Não podemos tolerar que a gravíssima situação social e ecológica que o nosso mundo atravessa seja substituída pelo confronto armado. A grande maioria do mundo que vive no Sul global exige outra lógica internacional e, por isso, não apoia a continuidade do belicismo imperante e o imenso gasto militar que isto acarreta.
O problema desta guerra pode se tornar uma oportunidade para uma nova geopolítica colaborativa. É imprescindível uma nova relação entre Estados Unidos e China. A voz dos cidadãos tem que ser ouvida, mas para isso é preciso se mobilizar pela paz como se está fazendo na Alemanha, na Itália e muito pouco na Espanha.
Francisco não tem tanques, mas, sim, “armas do espírito”. É assim que as denomina e propõe. São a diplomacia ativa, a geração de confiança mútua, o diálogo entre inimigos, a renúncia a qualquer forma de imperialismo, a capacidade de construir um mundo policêntrico, a visão da realidade a partir das populações e não das elites dos Estados, a prioridade dos problemas sociais e ecológicos frente aos político-militares. Certamente, é um profeta desarmado, mas as “armas do espírito” são mais eficazes do que as da guerra.

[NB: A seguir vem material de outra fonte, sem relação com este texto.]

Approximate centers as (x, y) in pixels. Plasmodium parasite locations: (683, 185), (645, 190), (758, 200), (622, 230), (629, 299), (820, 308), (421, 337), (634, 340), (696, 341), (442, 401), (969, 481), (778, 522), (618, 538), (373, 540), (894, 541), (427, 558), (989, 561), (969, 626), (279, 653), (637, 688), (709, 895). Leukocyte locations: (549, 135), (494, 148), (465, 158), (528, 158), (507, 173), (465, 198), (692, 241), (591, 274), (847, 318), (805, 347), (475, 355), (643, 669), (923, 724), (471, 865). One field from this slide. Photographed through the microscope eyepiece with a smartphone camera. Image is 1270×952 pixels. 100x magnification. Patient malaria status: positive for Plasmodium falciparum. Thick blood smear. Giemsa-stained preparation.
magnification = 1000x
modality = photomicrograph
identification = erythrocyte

Penso que as estratégias de Putin e da OTAN são parecidas com as imagens do filme Irmãos Marx no Oeste, quando vão destruindo a madeira dos vagões para alimentar a máquina de um trem que chegará à estação totalmente destruído. É nesse rumo que caminhamos. Hoje, são fornecidos tanques à Ucrânia, amanhã, aviões de combate e, inevitavelmente, será solicitado e concedida a entrada de tropas da OTAN em território ucraniano.

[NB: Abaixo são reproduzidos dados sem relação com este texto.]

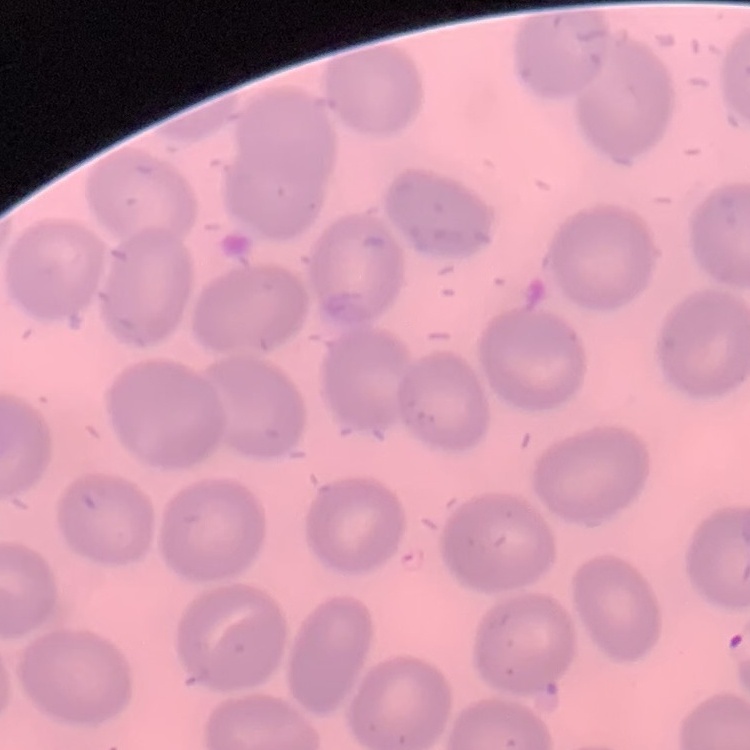

Summary:
  - Erythrocyte morphology: no rouleaux formation
  - Image type: one tile cut from a larger photomicrograph
  - Preparation: thin blood smear
  - Stain: Field's or GiemsaClassify this cell by malaria status.
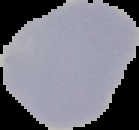
It is uninfected.

image type = segmented cell region on a black background
preparation = thin blood smear
image size = 139×130 pixels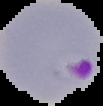 Image is 103×106 pixels. Cell region segmented out of the field of view; the surrounding area is masked to black. Malaria status: parasitized. From a thin blood smear.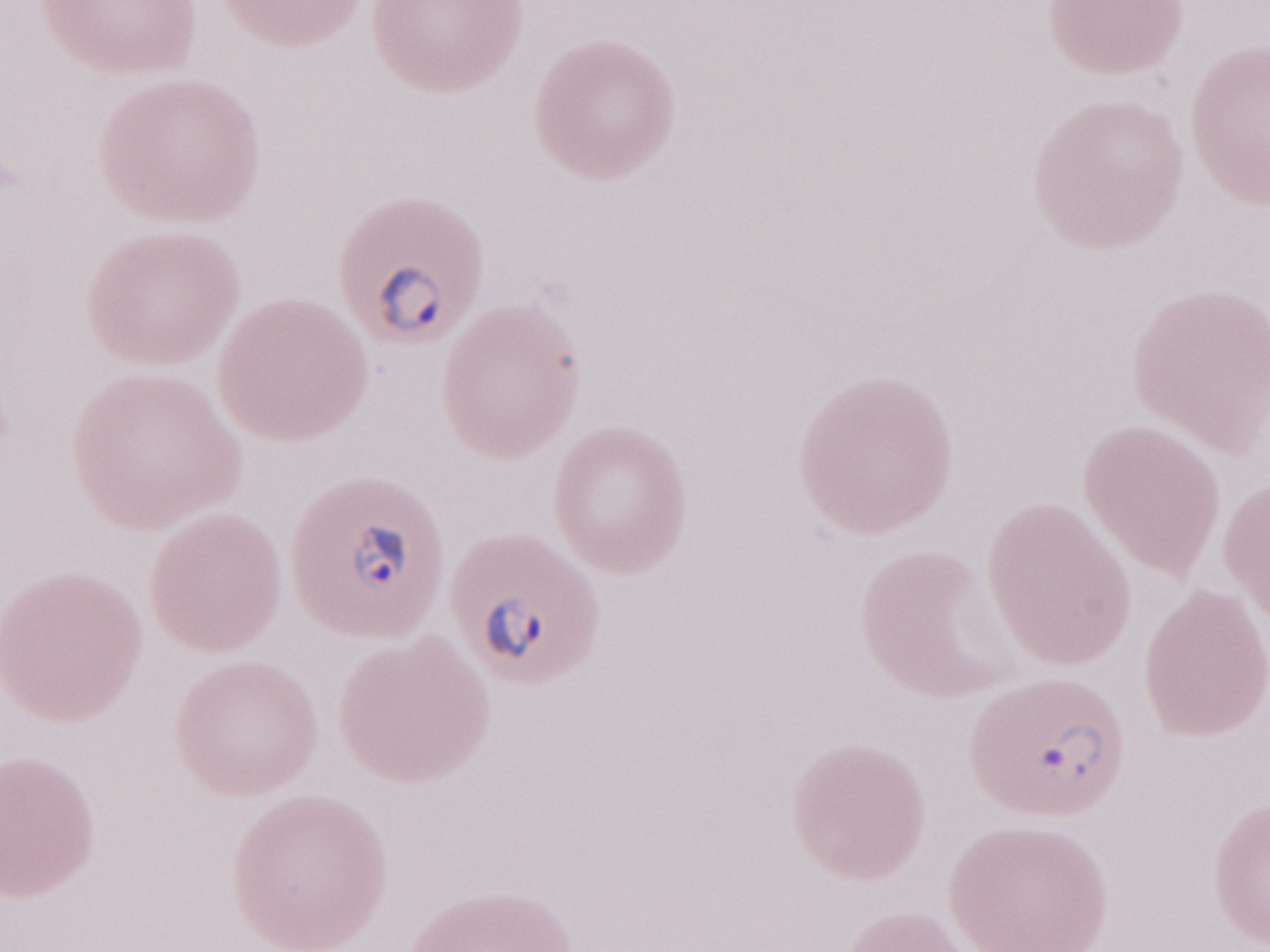 One field of this slide. 1,000x magnification. Image is 1270×952 pixels. May-Grünwald-Giemsa (MGG) stain. Olympus BX43 microscope, Olympus DP73 camera. Malaria diagnosis (patient-level): positive. Thin peripheral-blood smear.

O envio de aviões de guerra a esse país, pela Polônia e Eslováquia - membros desta organização militar -, dão fundamento ao que acabo de afirmar. De fato, é plausível que a Ucrânia possa vencer a Rússia sem a intervenção dos exércitos ocidentais em combate direto? Estamos escalando para o precipício da Terceira Guerra Mundial. Francisco aponta um caminho diferente que merece ser conhecido e percorrido.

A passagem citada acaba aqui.